Table 4 Worst-case probabilities for the exponential reference measure
Table 5 Worst-case probabilities for the uniform reference measure

Table 4 reports the worst-case probabilities corresponding to the reference measure on \({{\mathbf {K}}}={\mathbb {R}}_+^2\) induced by the exponential density functions. For low values of r, the polynomial densities lack the necessary degrees of freedom to match all imposed moment constraints. In these situations, the worst-case probability problem becomes infeasible (indicated by ‘−’). When feasible, however, we managed to solve the problem for r up to 12. The density functions corresponding to large values of r are highly flexible and thus result in worst-case probabilities that are closer to those obtained by the benchmark method from [49], which relaxes the restriction to a subspace of polynomial densities. Similar phenomena are also observed in the context of histogram matching. It was impossible to match the prescribed histogram probabilities exactly for all \(r\le 12\). We thus relaxed the histogram matching conditions in the definition of the ambiguity set to allow for densities whose implied marginal histograms are within a prescribed \(\ell _1\)-distance from the target histograms.

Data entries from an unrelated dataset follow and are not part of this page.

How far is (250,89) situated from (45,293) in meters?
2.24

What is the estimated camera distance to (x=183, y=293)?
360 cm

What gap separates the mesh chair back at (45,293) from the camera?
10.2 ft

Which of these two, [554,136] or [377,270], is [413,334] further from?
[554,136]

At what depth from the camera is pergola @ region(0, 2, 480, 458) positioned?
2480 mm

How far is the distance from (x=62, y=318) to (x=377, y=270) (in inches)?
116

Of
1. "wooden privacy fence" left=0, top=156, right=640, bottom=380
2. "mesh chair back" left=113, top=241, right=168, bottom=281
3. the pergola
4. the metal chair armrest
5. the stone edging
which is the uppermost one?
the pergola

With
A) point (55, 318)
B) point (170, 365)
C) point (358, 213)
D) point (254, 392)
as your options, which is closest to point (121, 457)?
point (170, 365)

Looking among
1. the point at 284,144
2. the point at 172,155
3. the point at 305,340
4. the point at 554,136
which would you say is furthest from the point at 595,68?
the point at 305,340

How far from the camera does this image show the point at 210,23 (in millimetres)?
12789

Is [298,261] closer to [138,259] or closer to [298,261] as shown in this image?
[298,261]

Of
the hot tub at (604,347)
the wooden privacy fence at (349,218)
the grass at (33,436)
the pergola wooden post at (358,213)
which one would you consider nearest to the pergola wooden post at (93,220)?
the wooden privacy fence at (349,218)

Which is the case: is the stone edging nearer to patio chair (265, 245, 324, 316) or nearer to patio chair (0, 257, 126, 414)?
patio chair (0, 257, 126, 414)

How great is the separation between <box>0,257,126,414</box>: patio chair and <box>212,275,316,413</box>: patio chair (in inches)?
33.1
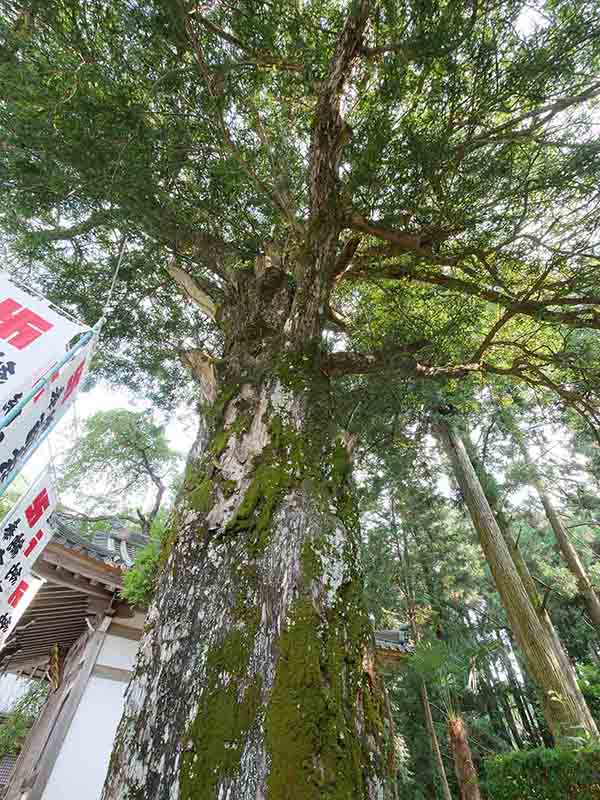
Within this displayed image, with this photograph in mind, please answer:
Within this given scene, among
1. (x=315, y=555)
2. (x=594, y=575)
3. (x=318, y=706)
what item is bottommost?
(x=318, y=706)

This approximate histogram matching condition is easily captured in our framework and gives rise to a few extra linear constraints on the coefficients of the polynomial density function. Table 4 reports the worst-case probabilities for three different tolerances on the histogram mismatch in terms of the \(\ell _1\)-distance. We observe that the resulting worst-case probabilities are significantly larger than those obtained under the lognormal reference measure and increase with the \(\ell _1\)-tolerance.

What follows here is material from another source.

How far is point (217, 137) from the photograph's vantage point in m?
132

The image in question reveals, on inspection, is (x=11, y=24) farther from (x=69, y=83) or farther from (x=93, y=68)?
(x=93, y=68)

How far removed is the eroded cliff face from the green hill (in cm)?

Finally, Table 5 reports the worst-case probabilities corresponding to the uniform reference measure on \({{\mathbf {K}}}= [0,10]^2\). The results are qualitatively similar to those of Table 4, but they also show that the choice of the reference measure plays an important role when r is small.

7 Conclusions

In this paper, we present first steps towards using SOS polynomial densities in distributionally robust optimization for problems that display a polynomial dependence on the uncertain parameters. The main advantages of this approach may be summarized as follows:

  1. 1.

    The proposed framework is tractable (in the sense of polynomial-time solvability) for SOS density functions of any fixed degree.

  2. 2.

    The approach offers considerable modeling flexibility. Specifically, one may conveniently encode various salient features of the unknown distribution of the uncertain parameters trough linear constraints and/or linear matrix inequalities.

  3. 3.

    In the limit as the degree of the SOS density functions tends to infinity, one recovers the usual robust counterpart or generalized moment problem. One may therefore view the degree of the density as a tuning parameter that captures the model’s ‘level of conservativeness.’

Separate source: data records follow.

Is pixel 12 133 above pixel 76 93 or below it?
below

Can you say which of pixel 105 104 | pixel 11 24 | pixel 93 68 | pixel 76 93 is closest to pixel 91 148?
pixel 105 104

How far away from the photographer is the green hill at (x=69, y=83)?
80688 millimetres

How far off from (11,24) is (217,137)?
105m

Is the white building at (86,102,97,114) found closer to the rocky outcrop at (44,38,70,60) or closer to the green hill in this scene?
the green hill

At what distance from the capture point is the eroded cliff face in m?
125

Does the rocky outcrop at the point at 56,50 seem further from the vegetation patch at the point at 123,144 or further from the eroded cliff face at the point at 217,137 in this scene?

The approach also suffers from shortcomings that necessitate further work and insights:

  1. 1.

    The approach is not applicable to objective or constraint functions that display a general (decision-dependent) piecewise polynomial dependence on the uncertain parameters as is the case for the recourse functions of linear two-stage stochastic programs.

  2. 2.

    The proposed distributionally robust optimization problems can be reduced to generalized eigenvalue problems or even semidefinite programs of large sizes that are often poorly conditioned.